> **Exercise goal**:
With the images left out, print every entry that follows exactly.

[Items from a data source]

——

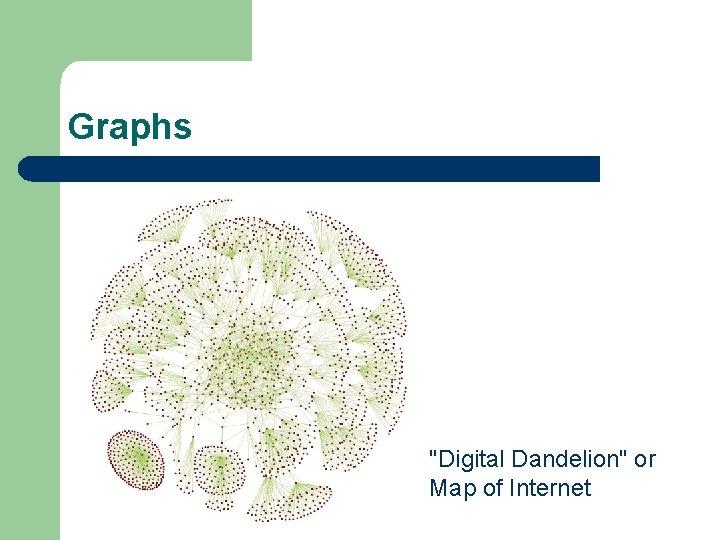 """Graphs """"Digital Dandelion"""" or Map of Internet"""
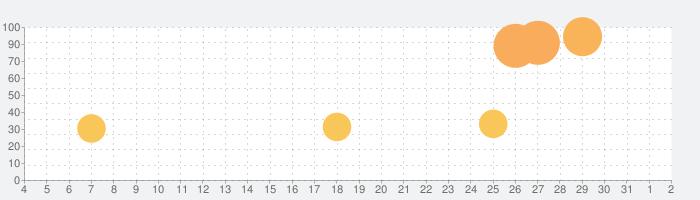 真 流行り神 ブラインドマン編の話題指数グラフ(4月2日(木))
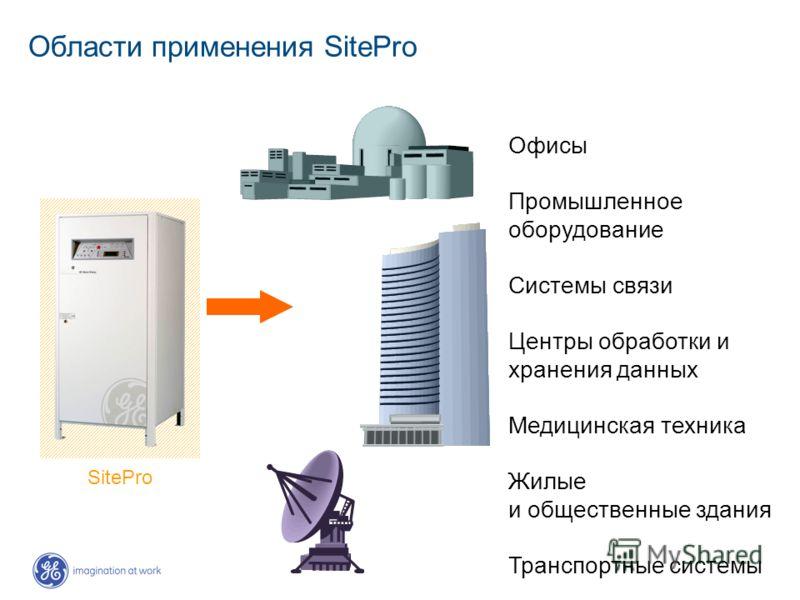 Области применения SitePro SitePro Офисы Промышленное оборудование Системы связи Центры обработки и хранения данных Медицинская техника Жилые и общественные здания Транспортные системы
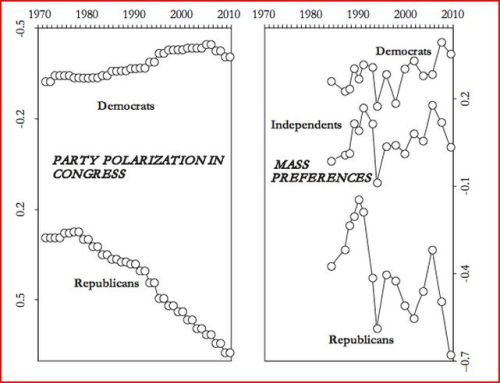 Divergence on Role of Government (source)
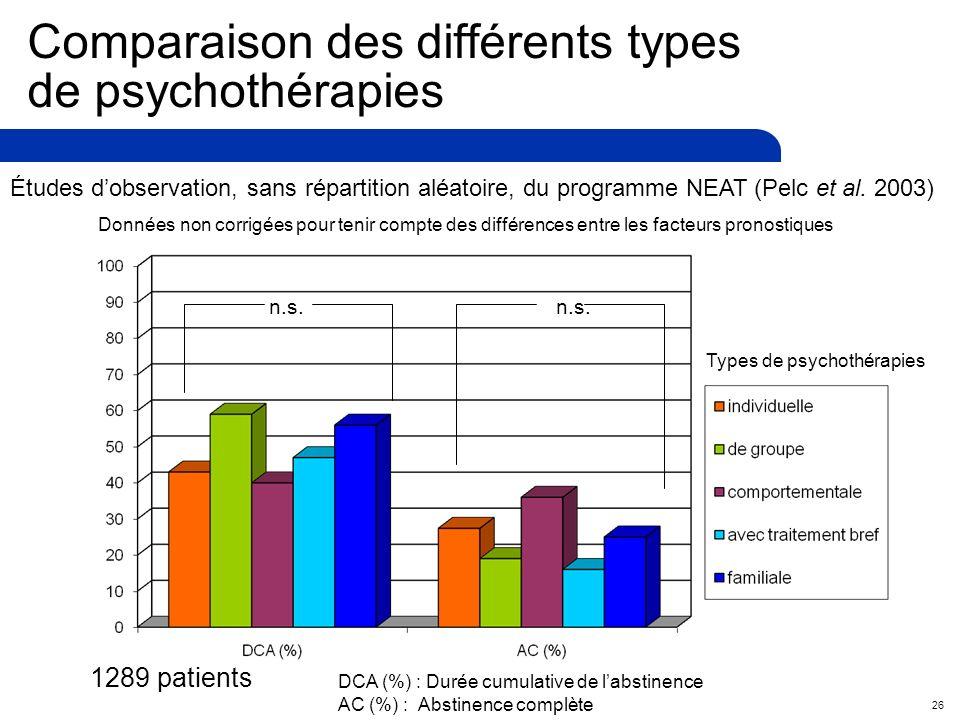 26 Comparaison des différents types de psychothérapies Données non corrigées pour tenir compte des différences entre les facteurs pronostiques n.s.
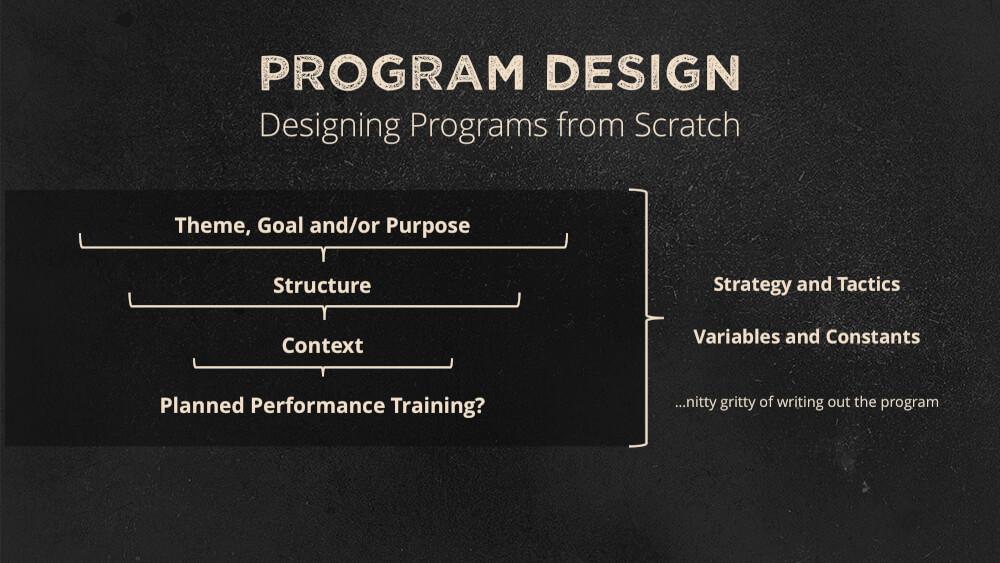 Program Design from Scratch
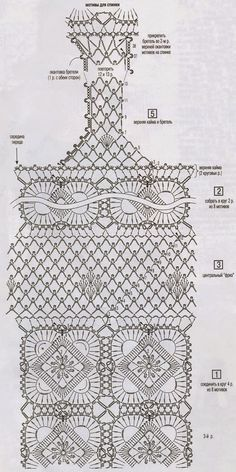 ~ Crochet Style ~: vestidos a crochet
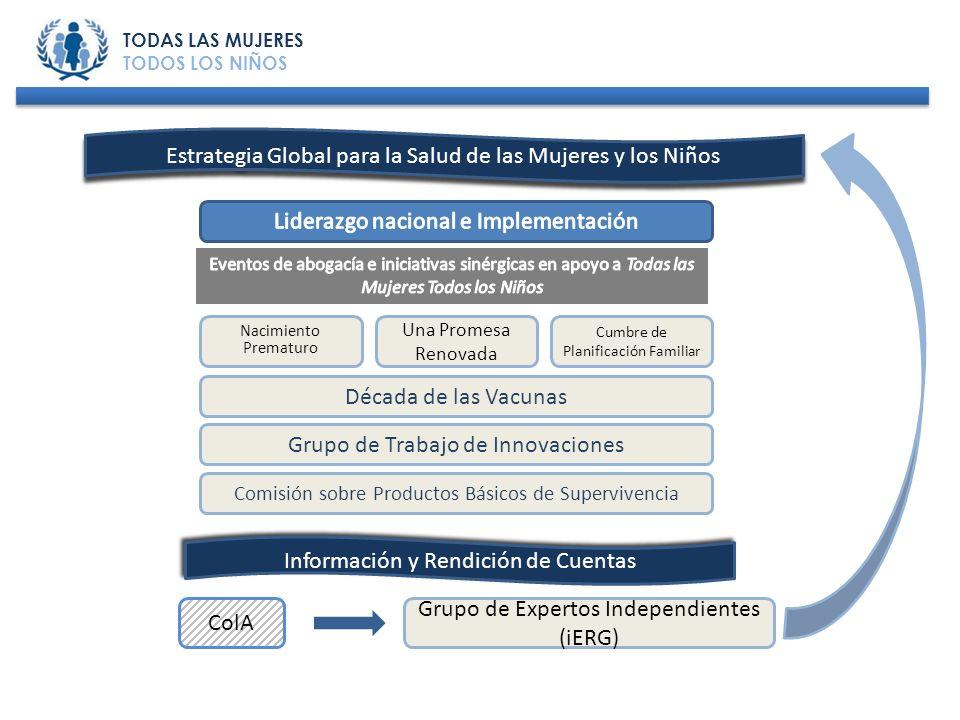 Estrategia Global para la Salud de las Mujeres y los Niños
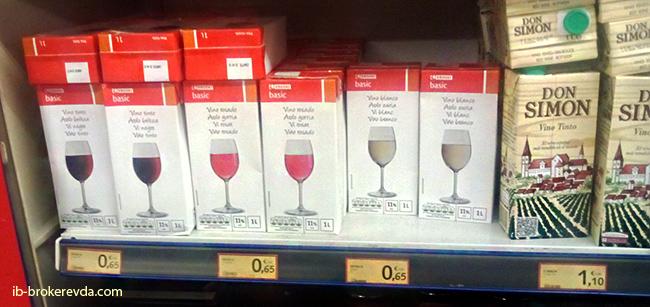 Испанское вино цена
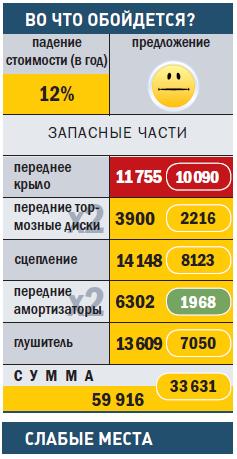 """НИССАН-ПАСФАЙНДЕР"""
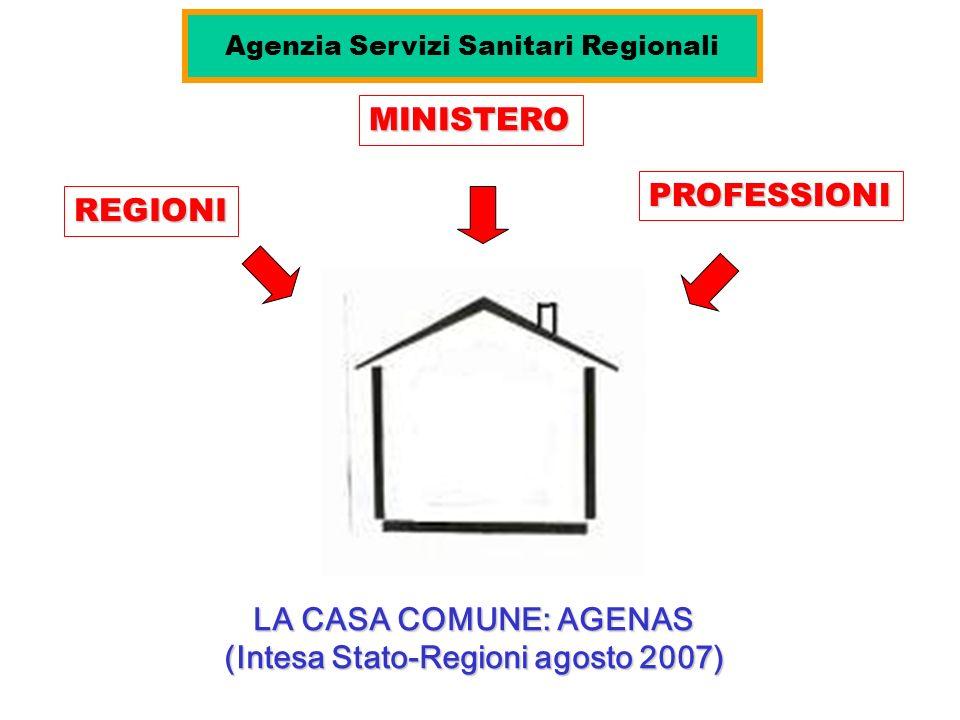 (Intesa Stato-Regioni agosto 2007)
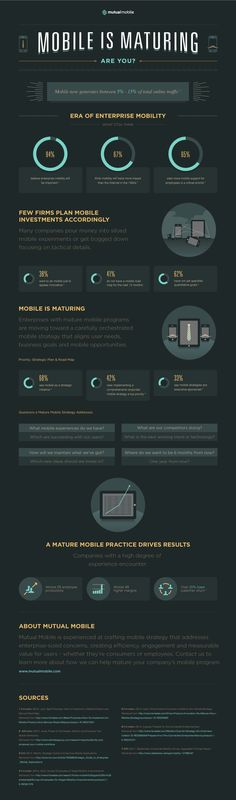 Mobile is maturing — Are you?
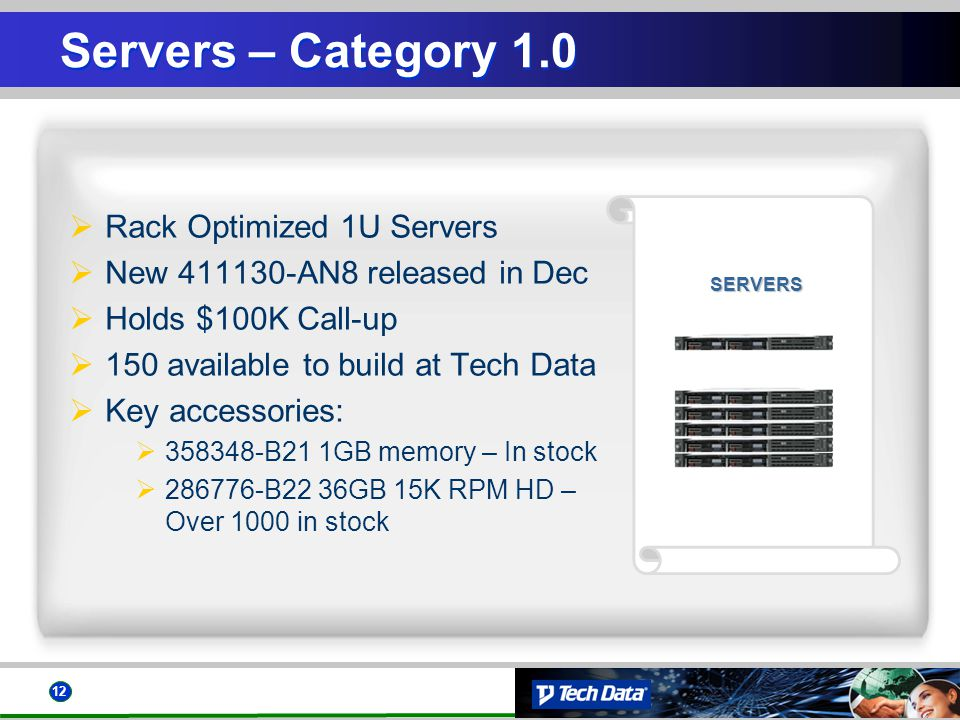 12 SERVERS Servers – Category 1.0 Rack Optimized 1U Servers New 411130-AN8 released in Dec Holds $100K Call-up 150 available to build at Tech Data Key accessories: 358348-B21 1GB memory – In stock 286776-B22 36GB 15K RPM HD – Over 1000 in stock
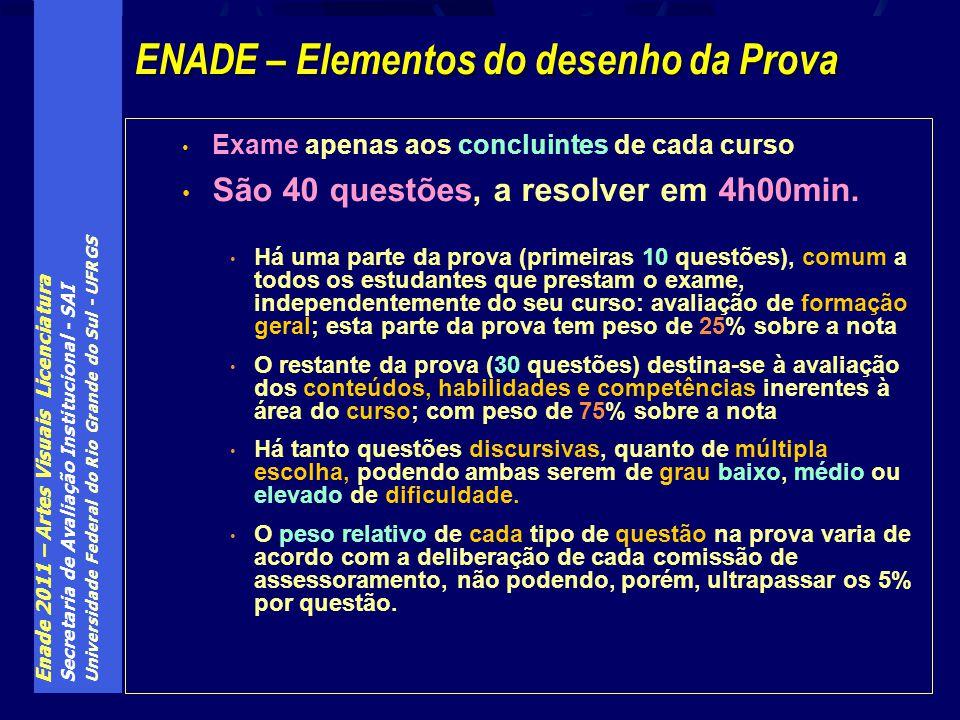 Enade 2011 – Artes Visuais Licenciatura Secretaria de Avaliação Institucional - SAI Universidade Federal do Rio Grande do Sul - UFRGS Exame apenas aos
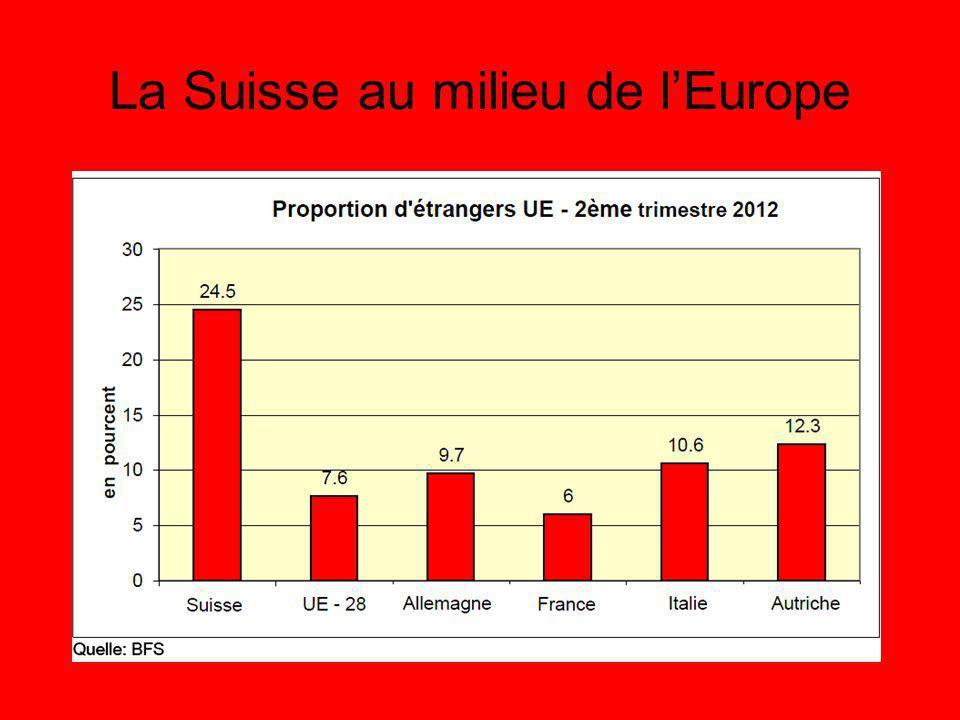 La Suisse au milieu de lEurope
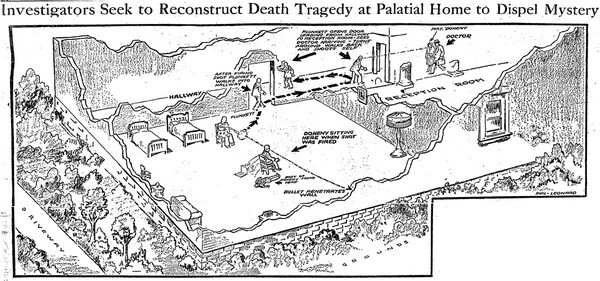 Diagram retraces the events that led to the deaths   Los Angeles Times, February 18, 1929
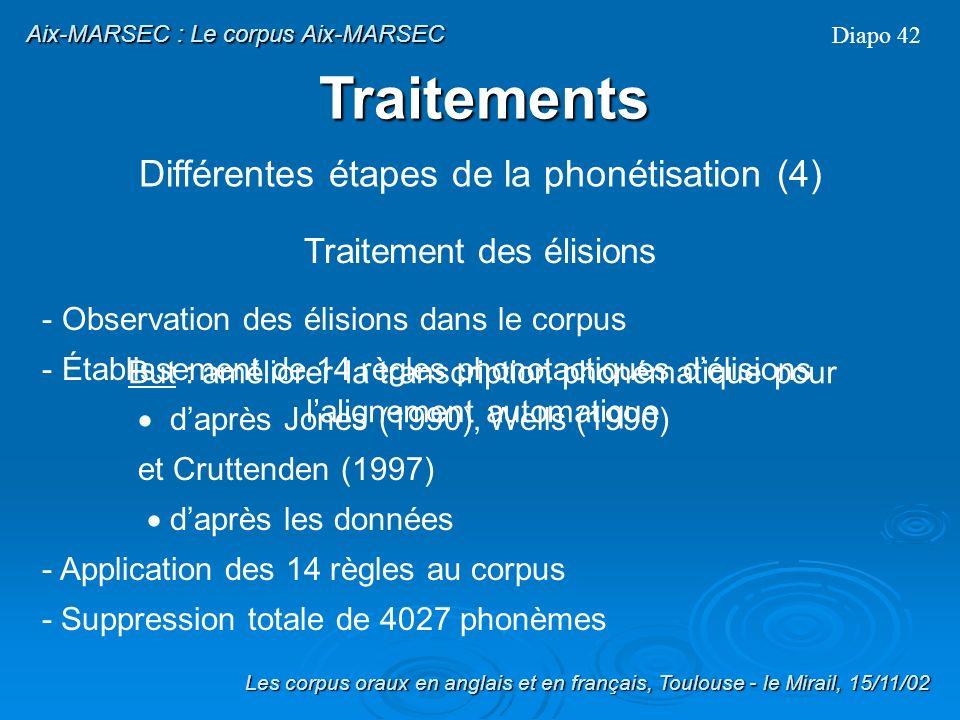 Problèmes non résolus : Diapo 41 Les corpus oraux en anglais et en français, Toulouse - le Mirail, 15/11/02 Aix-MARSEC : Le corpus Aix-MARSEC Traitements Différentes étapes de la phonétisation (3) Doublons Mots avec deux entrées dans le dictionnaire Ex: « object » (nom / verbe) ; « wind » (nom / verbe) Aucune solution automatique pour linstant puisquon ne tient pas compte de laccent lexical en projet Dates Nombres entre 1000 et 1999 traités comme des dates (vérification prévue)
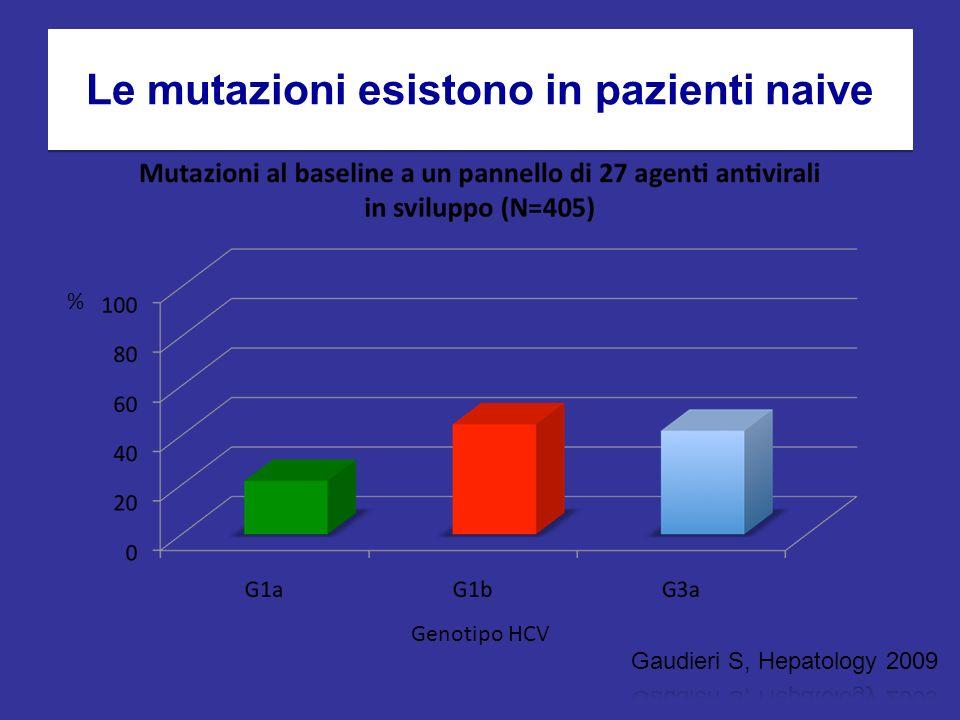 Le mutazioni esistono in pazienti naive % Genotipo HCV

——

> **Written reply**:
 """Graphs """"Digital Dandelion"""" or Map of Internet"""
 真 流行り神 ブラインドマン編の話題指数グラフ(4月2日(木))
 Области применения SitePro SitePro Офисы Промышленное оборудование Системы связи Центры обработки и хранения данных Медицинская техника Жилые и общественные здания Транспортные системы
 Divergence on Role of Government (source)
 26 Comparaison des différents types de psychothérapies Données non corrigées pour tenir compte des différences entre les facteurs pronostiques n.s.
 Program Design from Scratch
 ~ Crochet Style ~: vestidos a crochet
 Estrategia Global para la Salud de las Mujeres y los Niños
 Испанское вино цена
 """НИССАН-ПАСФАЙНДЕР"""
 (Intesa Stato-Regioni agosto 2007)
 Mobile is maturing — Are you?
 12 SERVERS Servers – Category 1.0 Rack Optimized 1U Servers New 411130-AN8 released in Dec Holds $100K Call-up 150 available to build at Tech Data Key accessories: 358348-B21 1GB memory – In stock 286776-B22 36GB 15K RPM HD – Over 1000 in stock
 Enade 2011 – Artes Visuais Licenciatura Secretaria de Avaliação Institucional - SAI Universidade Federal do Rio Grande do Sul - UFRGS Exame apenas aos
 La Suisse au milieu de lEurope
 Diagram retraces the events that led to the deaths   Los Angeles Times, February 18, 1929
 Problèmes non résolus : Diapo 41 Les corpus oraux en anglais et en français, Toulouse - le Mirail, 15/11/02 Aix-MARSEC : Le corpus Aix-MARSEC Traitements Différentes étapes de la phonétisation (3) Doublons Mots avec deux entrées dans le dictionnaire Ex: « object » (nom / verbe) ; « wind » (nom / verbe) Aucune solution automatique pour linstant puisquon ne tient pas compte de laccent lexical en projet Dates Nombres entre 1000 et 1999 traités comme des dates (vérification prévue)
 Le mutazioni esistono in pazienti naive % Genotipo HCV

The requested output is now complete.